Prep Time 10 minutes
Cook Time 30 minutes
Total Time 40 minutes
Servings: 6 servings
Course: Appetizer, Soup
Cuisine: American
Calories: 400

Ingredients
  

Vegetables
  • 1 Tablespoon olive oil
  • 2 cups diced carrots (about 1 cup) finely diced
  • 1 small onion finely diced (about 1 cup)
  • 3 ribs celery finely diced (about 1 cup)
Main Ingredients
  • 2 cans diced tomatoes (with juice) (14.5 ounce each)
  • 2 Tablespoons tomato paste
  • 4 cups low-sodium chicken broth
  • 1 teaspoon dried oregano
  • 1.5 teaspoons dried basil leaves
  • 0.5 cups butter
  • 0.5 cups all-purpose flour
  • 1 cup freshly grated Parmesan cheese
  • 1.5 cups half and half (or whole milk)
  • 1 teaspoon salt
  • 0.25 teaspoon freshly ground black pepper
  • 0.25 cups chopped fresh basil

Method
 

Preparation
  1. Heat the olive oil in a large soup pot over medium-high heat. Add the diced carrots, onions, and celery. Sauté for about 5 minutes until the vegetables soften.

====================

--- Apply what you read ---
1 – List every ingredient in the soup recipe whose amount is given in teaspoons.
2 – Return the stretch of the soup recipe from "Preparation" through "the vegetables soften.".
The material that comes after the recipe isn't needed for any task.

--- Recorded data ---

====================

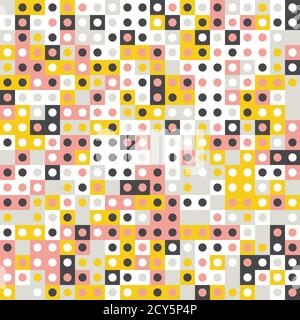 Abstrakt geometrischen Hintergrund, zufällige Färbung. Nahtloses Vektormuster. Bunte Mosaikdarstellung. Perfekt zum Einwickeln von Papier, Tapete, Stoff d Stock Vektor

====================

--- Answers for the tasks ---
1 –
- dried oregano
- dried basil leaves
- salt
- freshly ground black pepper

2 –
Preparation
  1. Heat the olive oil in a large soup pot over medium-high heat. Add the diced carrots, onions, and celery. Sauté for about 5 minutes until the vegetables soften.